### To be done
How does the employment contract excerpt read from "On the Commencement" to "travel, also abroad." when you replace "chairman" with "chair" throughout?

The Employee is obliged to function in the positions and carry out the duties that are or will be reasonably assigned to the Employee by the Company. The Company may issue specific or general instructions and guidelines which the Employee shall adhere to as part of this Contract.
On the Commencement Date the position of the Employee shall be Chief Executive Officer (“CEO”) of the Company.
The Employee shall devote his full working capacity to the Company. The Employee shall not undertake any other work, paid or unpaid, without prior written consent from the chairman of the board of the Parent Company, whether for the Employee’s own account or for any other employer or principal.
The Employee's place of work for the Company shall be the Company’s offices, for the time being in Lysaker. The Employee acknowledges that the Employee’s work may necessitate a considerable amount of travel, also abroad.

### Records shown

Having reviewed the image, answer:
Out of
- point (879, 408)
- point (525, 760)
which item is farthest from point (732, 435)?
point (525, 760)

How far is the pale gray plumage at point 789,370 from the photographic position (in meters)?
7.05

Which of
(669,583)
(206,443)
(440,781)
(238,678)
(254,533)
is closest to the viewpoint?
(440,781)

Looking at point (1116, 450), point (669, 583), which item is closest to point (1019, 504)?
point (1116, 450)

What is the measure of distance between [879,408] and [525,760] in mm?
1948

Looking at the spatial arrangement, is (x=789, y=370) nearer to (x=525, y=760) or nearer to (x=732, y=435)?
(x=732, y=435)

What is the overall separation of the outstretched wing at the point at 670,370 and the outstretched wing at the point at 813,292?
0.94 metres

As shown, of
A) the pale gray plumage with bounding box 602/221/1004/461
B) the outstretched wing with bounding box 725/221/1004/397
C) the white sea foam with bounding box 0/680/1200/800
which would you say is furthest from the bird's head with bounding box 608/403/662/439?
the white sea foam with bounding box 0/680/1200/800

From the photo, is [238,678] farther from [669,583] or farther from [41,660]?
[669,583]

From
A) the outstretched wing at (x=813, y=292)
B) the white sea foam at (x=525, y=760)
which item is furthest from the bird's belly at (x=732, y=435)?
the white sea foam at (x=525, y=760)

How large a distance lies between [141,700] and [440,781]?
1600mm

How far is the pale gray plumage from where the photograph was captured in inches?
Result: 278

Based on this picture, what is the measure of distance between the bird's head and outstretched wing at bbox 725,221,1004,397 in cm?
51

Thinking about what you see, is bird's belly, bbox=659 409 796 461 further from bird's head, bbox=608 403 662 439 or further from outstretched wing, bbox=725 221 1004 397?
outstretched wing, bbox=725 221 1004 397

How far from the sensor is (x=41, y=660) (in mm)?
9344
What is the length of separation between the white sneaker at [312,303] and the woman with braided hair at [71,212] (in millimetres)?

### Exercise output
On the Commencement Date the position of the Employee shall be Chief Executive Officer (“CEO”) of the Company.
The Employee shall devote his full working capacity to the Company. The Employee shall not undertake any other work, paid or unpaid, without prior written consent from the chair of the board of the Parent Company, whether for the Employee’s own account or for any other employer or principal.
The Employee's place of work for the Company shall be the Company’s offices, for the time being in Lysaker. The Employee acknowledges that the Employee’s work may necessitate a considerable amount of travel, also abroad.